La Rai, fino a qualche anno fa oggetto e soggetto di dibattiti infiniti e di intere paginate su molti quotidiani, sembra uscita dai radar e pare avviata ad un lento declino.
È vero, nota Vincenzo Vita in questo articolo pubblicato anche sul Manifesto, che la gran parte del ceto politico suppone di aver sostituito il video con i social, immaginando bastevoli le comparsate nei talk o le interviste.
Che sia (e possa diventare) un servizio pubblico nell’età dell’infosfera non sembra argomento di riflessione. In verità, a patto di ripensare profondamente la fisionomia dell’ex monopolio, l’obiettivo di affermare la necessità di un bene comune in un universo dominato da nuovi prepotenti oligarchi tecnologici è valido persino più ora di ieri.
Mentre nella stagione che portò alla riforma del 1975 (l.103) si trattava di strappare la Rai dal controllo burocratico del governo, per affidarne l’indirizzo al parlamento, al punto di catastrofe in cui stiamo va immaginata una resistenza creativa contro la dittatura degli algoritmi. Ci aspetta un corpo a corpo tra la comunicazione intesa come arricchimento delle relazioni sociali e una plumbea omologazione alle logiche dell’istantaneità.
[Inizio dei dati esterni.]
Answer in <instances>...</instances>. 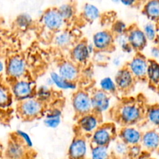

Ecco perché è grave che il capitolo dell’azienda di viale Mazzini sia sceso di moltissime posizioni nell’agenda delle priorità.
Una traccia tangibile del disinteresse sta nella curiosa vicenda della commissione parlamentare di vigilanza. Finalmente, a quasi sei mesi dal voto, è stata costituita, paradossalmente aumentata da 40 a 42 componenti malgrado il taglio del numero dei parlamentari.
Ma la prima prevista riunione è già slittata e tuttora non è decisa la presidenza. Quest’ultima casella fa parte, probabilmente, di complesse piccole macchinazioni. L’esito è, purtroppo, chiaro: manca colpevolmente un istituto importante per diversi iter procedurali, come – ad esempio- il percorso del contratto di servizio con lo stato.
Per non parlare della verifica della par condicio, proprio quando Giorgia Meloni e il governo hanno invaso buona parte dell’informazione radiotelevisiva. La principale testata – il tg1- fa impressione. Con l’aggiunta di Bruno Vespa.
L’arrembaggio della destra è, probabilmente, il tuono prima del temporale annunciato: la sostituzione dell’amministratore delegato Carlo Fuortes.
Voci sgradevoli attaccano Fabio Fazio, invocandone la sostituzione.. E Lucia Annunziata è finita nel mirino per aver detto una parolaccia, del resto sdoganata tanti anni fa alla radio da Cesare Zavattini. L’obiettivo delle forze reazionarie non è la violazione del bon ton, bensì la difesa acritica della ministra Roccella che domenica scorsa nella trasmissione Mezz’ora in più aveva discusso con la conduttrice sul riconoscimento dei figli delle coppie omogenitoriali.
Contraddire una rappresentante del governo non è considerato tollerabile. La raffica di dichiarazioni polemiche è un pessimo indice.
Insomma, si combinano la progressiva emarginazione del servizio pubblico e la voglia di occuparne i resti.
Non solo. Incrina ogni certezza sulle risorse disponibili l’ipotesi avanzata dal titolare del dicastero dell’economia Giancarlo Giorgetti di togliere dalla bolletta elettrica il canone di abbonamento, mentre Il bilancio della Rai versa in acque tutt’altro che tranquille.
Non è semplice capire se siamo di fronte ad una vera e propria strategia o ad un’improvvisazione mista all’imperizia. Il risultato, però, è lo stesso.
In generale, la vecchia televisione generalista si sta dimostrando impreparata nei confronti del capitalismo delle piattaforme. Tale situazione di debolezza penalizza in particolare la Rai, visto il sovraccarico di obblighi che ne connota ruolo e fisionomia.
Una domanda è doverosa: che fine hanno fatto le presunte intenzioni riformatrici esibite nei giorni della campagna elettorale? È evidente l’urgenza di mettere mano, prima che sia troppo tardi, alla collocazione nel sistema della Rai.
Riprendere il filo innovatore (interrotto varie volte) dello sganciamento dai vari poteri del servizio pubblico, attraverso la costituzione di un’autonoma e indipendente fondazione cui conferire la proprietà è un imperativo morale oltre che politico e culturale.